[Data extracted from a collection]
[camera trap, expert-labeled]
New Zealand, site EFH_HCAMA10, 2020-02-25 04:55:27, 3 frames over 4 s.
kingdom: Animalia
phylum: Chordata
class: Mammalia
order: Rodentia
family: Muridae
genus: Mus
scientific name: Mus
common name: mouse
--
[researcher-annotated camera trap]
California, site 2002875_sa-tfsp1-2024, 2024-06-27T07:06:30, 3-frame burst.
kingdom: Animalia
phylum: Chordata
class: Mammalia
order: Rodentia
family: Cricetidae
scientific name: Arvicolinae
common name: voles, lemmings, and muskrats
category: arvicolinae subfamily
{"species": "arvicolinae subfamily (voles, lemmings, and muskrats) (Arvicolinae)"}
==
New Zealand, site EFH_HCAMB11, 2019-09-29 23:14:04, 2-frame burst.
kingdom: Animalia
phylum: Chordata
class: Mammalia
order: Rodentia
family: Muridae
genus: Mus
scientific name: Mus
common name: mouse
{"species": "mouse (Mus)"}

- Task statement -
Every line of the data above that contains the word "Zealand" should be counted; please give the total alone.

- Written answer -
2